In this work, we consider oriented compact manifolds which possess convex mean curvature boundary, positive scalar curvature and admit a map to $\mathbb {D}^{2}\times T^{n}$ with non-zero degree, where $\mathbb {D}^{2}$ is a disc and $T^{n}$ is an $n$-dimensional torus. We prove the validity of an inequality involving a mean of the area and the length of the boundary of immersed discs whose boundaries are homotopically non-trivial curves. We also prove a rigidity result for the equality case when the boundary is strongly totally geodesic. This can be viewed as a partial generalization of a result due to Lucas Ambrózio in (2015, J. Geom. Anal., 25, 1001–1017) to higher dimensions.

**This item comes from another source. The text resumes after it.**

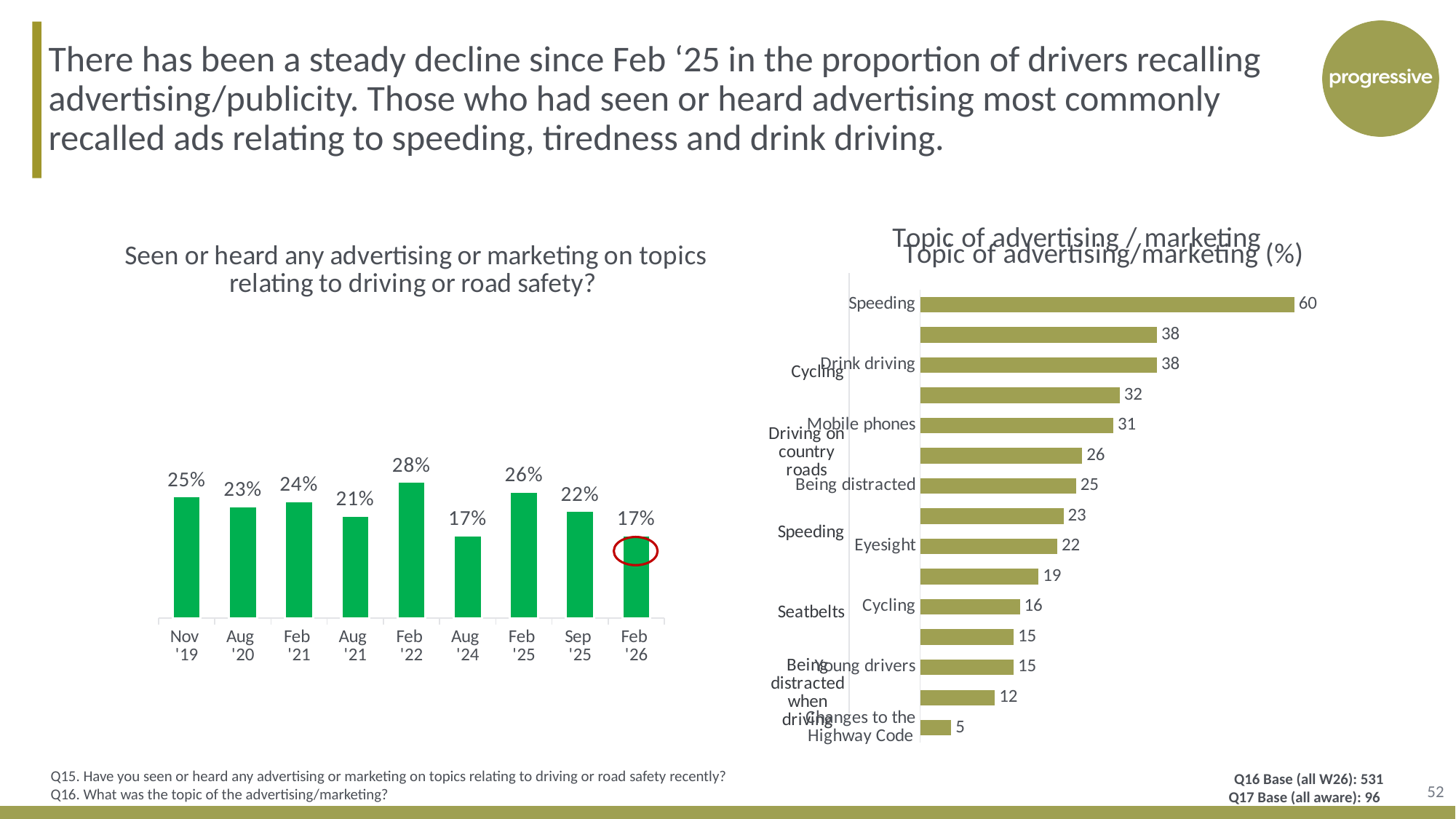
On the left chart 'Seen or heard any advertising or marketing...', do the values rise or fall from Feb '25 to Feb '26? fall On the right chart 'Topic of advertising/marketing (%)', which topic has the highest value? Speeding On the left chart 'Seen or heard any advertising or marketing...', what is the value for Feb '26? 17% On the left chart 'Seen or heard any advertising or marketing...', how many time periods are plotted? 9 On the left chart 'Seen or heard any advertising or marketing...', which period has the highest value? Feb '22 On the right chart 'Topic of advertising/marketing (%)', what is the value for Changes to the Highway Code? 5 On the left chart 'Seen or heard any advertising or marketing...', what is the lowest value shown? 17% On the left chart 'Seen or heard any advertising or marketing...', what is the difference between Feb '25 and Feb '26? 9 percentage points What kind of chart is the left chart 'Seen or heard any advertising or marketing...'? bar chart On the right chart 'Topic of advertising/marketing (%)', what is the value for Speeding? 60 On the left chart 'Seen or heard any advertising or marketing...', which is larger, Nov '19 or Aug '20? Nov '19 On the left chart 'Seen or heard any advertising or marketing on topics relating to driving or road safety?', what is the value for Feb '22? 28%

在这项工作中，我们考虑具有凸平均曲率边界、正标量曲率的定向紧凑流形，并允许映射到$\mathbb {D}^{2}\times T^{n}$具有非零度，其中$ \mathbb {D}^{2}$是一个圆盘，$T^{n}$是一个$n$维环面。我们证明了一个不等式的有效性，该不等式涉及面积的均值和边界为同伦非平凡曲线的浸入圆盘的边界长度。当边界完全是测地线时，我们还证明了相等情况的刚性结果。这可以看作是将 Lucas Ambrózio 在 (2015, J. Geom. Anal ., 25 , 1001–1017) 中的结果部分推广到更高维度。